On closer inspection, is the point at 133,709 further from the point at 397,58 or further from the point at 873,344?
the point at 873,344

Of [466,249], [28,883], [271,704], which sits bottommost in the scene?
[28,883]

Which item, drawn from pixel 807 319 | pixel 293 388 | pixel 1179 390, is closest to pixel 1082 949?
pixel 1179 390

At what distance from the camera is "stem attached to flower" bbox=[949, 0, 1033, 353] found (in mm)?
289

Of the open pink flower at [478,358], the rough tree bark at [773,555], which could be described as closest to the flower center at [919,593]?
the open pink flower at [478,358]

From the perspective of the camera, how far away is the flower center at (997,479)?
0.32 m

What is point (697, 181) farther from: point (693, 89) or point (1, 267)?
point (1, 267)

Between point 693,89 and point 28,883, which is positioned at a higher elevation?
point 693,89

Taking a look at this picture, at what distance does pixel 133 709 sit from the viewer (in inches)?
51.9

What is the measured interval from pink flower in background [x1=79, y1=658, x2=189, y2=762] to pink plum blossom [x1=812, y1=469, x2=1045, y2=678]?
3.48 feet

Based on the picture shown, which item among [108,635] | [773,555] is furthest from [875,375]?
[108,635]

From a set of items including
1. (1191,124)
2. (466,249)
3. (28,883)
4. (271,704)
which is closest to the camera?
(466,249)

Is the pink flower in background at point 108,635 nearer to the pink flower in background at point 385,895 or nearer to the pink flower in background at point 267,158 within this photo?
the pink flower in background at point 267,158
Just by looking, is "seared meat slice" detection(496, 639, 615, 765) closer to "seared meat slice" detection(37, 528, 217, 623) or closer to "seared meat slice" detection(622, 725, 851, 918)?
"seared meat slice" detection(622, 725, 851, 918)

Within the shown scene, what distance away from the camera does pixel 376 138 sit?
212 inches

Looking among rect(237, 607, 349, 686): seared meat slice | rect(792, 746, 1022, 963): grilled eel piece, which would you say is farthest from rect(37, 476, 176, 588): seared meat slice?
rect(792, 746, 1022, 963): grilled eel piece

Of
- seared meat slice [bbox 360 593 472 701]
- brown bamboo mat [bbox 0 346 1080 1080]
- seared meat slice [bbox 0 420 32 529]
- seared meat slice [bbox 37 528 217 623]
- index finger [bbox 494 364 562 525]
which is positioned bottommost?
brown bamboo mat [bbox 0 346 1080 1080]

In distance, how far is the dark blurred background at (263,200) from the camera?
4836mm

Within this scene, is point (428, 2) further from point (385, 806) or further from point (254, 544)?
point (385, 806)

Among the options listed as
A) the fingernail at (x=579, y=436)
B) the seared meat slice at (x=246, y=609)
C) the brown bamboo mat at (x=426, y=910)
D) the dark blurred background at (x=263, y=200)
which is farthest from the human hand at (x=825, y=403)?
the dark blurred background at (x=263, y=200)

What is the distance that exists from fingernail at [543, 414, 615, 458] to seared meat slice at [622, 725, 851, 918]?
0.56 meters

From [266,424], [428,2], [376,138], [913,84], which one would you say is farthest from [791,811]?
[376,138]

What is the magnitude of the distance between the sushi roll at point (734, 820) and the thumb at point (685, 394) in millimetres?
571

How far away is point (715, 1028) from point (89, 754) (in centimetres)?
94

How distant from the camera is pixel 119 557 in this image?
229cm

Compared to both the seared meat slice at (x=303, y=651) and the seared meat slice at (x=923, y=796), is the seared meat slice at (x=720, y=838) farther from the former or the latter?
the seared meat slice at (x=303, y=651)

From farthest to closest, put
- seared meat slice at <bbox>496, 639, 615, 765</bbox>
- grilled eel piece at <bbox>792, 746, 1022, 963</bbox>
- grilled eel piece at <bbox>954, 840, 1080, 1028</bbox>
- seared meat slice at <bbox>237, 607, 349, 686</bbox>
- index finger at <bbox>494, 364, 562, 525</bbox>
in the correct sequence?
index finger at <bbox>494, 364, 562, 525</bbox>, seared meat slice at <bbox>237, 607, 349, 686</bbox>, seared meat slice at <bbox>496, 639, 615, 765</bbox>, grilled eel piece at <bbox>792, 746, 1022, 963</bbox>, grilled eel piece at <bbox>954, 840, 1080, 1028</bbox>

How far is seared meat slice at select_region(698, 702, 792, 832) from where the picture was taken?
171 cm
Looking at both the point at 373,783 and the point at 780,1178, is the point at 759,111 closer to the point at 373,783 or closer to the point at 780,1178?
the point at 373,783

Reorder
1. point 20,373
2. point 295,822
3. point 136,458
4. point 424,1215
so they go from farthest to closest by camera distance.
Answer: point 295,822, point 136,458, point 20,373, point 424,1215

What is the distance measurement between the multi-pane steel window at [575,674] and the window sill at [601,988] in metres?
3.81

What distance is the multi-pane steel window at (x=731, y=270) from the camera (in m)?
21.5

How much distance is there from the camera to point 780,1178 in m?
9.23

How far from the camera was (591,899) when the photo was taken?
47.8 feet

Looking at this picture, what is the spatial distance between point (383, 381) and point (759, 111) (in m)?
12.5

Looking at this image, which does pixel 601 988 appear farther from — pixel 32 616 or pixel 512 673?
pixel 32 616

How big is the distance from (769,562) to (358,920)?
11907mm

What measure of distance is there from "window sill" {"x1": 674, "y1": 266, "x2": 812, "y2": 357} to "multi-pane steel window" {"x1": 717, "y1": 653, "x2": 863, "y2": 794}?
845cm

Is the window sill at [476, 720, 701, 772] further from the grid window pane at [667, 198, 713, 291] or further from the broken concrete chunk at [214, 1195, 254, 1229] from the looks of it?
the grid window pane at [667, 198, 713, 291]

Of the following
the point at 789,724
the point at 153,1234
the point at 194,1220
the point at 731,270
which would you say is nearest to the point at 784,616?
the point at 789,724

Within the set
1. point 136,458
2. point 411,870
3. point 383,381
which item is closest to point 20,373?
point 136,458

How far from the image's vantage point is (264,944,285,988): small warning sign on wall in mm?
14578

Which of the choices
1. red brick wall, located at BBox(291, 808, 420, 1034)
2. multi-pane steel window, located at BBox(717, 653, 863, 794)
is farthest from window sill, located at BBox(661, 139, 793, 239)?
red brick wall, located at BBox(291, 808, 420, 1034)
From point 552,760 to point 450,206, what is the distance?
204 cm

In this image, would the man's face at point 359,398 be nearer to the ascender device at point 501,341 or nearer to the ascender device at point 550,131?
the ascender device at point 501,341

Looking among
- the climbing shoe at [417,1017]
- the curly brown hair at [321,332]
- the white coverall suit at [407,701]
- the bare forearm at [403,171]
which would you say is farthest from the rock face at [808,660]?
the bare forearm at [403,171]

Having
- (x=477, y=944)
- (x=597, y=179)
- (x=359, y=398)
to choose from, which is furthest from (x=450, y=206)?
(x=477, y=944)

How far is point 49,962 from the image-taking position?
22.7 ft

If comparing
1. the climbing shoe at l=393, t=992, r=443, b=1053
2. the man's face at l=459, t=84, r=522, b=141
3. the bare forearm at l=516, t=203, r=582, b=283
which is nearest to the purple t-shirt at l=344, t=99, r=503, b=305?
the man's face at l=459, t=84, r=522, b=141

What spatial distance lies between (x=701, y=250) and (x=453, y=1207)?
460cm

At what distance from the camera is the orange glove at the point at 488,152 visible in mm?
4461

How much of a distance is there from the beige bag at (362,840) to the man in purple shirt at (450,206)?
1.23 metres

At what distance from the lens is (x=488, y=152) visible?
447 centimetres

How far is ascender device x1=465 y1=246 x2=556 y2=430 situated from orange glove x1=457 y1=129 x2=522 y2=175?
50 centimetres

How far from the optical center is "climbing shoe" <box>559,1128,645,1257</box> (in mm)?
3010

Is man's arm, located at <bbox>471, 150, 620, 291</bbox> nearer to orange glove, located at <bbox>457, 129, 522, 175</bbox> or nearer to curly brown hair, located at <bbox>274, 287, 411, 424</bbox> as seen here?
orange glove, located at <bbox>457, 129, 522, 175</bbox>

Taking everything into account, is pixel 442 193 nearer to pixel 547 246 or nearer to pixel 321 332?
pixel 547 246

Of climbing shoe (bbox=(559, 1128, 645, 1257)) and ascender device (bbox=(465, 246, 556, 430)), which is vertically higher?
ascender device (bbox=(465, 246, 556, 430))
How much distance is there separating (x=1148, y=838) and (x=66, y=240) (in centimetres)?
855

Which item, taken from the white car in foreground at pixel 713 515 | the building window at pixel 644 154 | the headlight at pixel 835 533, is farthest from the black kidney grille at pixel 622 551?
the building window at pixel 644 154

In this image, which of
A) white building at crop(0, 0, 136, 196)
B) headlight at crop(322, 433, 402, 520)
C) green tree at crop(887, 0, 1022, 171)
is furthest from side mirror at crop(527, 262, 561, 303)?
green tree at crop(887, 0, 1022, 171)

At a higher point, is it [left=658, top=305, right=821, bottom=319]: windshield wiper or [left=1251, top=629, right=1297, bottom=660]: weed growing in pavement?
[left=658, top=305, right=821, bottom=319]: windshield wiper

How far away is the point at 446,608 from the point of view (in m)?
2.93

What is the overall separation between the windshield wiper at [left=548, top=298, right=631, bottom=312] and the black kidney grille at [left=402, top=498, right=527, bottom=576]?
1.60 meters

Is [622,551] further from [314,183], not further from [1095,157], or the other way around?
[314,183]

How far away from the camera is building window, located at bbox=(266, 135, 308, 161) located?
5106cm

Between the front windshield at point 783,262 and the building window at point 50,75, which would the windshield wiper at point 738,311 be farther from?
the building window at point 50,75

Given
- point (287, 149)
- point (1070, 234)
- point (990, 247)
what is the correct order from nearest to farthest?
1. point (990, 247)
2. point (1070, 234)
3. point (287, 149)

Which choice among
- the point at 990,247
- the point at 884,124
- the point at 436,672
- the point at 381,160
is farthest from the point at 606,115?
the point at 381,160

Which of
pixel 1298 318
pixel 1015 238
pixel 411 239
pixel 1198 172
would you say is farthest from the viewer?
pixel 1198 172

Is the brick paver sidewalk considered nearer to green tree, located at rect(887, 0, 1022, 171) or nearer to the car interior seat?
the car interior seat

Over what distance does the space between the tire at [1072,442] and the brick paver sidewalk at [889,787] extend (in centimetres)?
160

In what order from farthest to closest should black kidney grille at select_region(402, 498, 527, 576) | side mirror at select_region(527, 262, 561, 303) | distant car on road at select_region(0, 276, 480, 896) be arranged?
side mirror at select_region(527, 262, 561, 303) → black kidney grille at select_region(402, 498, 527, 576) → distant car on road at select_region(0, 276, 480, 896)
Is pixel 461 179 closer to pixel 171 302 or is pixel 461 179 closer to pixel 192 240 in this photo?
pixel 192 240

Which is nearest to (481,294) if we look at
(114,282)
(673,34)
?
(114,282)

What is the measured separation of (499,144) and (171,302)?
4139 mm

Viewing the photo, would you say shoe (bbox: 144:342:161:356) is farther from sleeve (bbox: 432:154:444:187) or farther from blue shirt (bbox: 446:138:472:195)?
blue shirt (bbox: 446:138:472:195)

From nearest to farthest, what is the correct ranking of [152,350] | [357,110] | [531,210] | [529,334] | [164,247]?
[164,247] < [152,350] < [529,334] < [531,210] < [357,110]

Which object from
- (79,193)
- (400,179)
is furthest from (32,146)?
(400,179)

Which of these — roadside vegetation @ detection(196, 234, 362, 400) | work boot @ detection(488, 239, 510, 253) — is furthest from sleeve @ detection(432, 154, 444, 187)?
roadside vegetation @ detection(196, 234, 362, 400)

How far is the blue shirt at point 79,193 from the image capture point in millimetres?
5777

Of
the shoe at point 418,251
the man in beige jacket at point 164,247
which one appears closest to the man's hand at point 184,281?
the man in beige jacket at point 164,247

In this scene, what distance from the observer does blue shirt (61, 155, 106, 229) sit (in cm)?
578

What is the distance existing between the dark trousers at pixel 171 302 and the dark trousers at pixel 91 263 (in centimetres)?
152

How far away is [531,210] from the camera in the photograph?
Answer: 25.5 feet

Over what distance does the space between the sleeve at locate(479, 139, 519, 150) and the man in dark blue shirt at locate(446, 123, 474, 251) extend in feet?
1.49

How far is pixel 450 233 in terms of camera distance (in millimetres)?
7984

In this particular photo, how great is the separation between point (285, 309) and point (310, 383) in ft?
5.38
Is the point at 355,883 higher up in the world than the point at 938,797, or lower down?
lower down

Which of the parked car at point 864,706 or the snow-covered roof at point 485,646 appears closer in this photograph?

.....

#### [WRITTEN PROBLEM]
Quote the items word for word, starting with the line that contains "From point 552,760" and going on through the line that contains "1.23 metres". Include both of those lines.

#### [RESULT OF THE TASK]
From point 552,760 to point 450,206, what is the distance?
204 cm

In this image, would the man's face at point 359,398 be nearer to the ascender device at point 501,341 or nearer to the ascender device at point 550,131?
the ascender device at point 501,341

Looking among
- the climbing shoe at [417,1017]
- the curly brown hair at [321,332]
- the white coverall suit at [407,701]
- the bare forearm at [403,171]
which would you say is farthest from the rock face at [808,660]?
the bare forearm at [403,171]

Having
- (x=477, y=944)
- (x=597, y=179)
- (x=359, y=398)
to choose from, which is furthest from (x=450, y=206)?
(x=477, y=944)

How far is point 49,962 from the image-taking position?
22.7 ft

If comparing
1. the climbing shoe at l=393, t=992, r=443, b=1053
2. the man's face at l=459, t=84, r=522, b=141
3. the bare forearm at l=516, t=203, r=582, b=283
which is nearest to the purple t-shirt at l=344, t=99, r=503, b=305?
the man's face at l=459, t=84, r=522, b=141

What spatial distance lies between (x=701, y=250) and (x=453, y=1207)?
460cm

At what distance from the camera is the orange glove at the point at 488,152 visible in mm?
4461

How much of a distance is there from the beige bag at (362,840) to the man in purple shirt at (450,206)?
1.23 metres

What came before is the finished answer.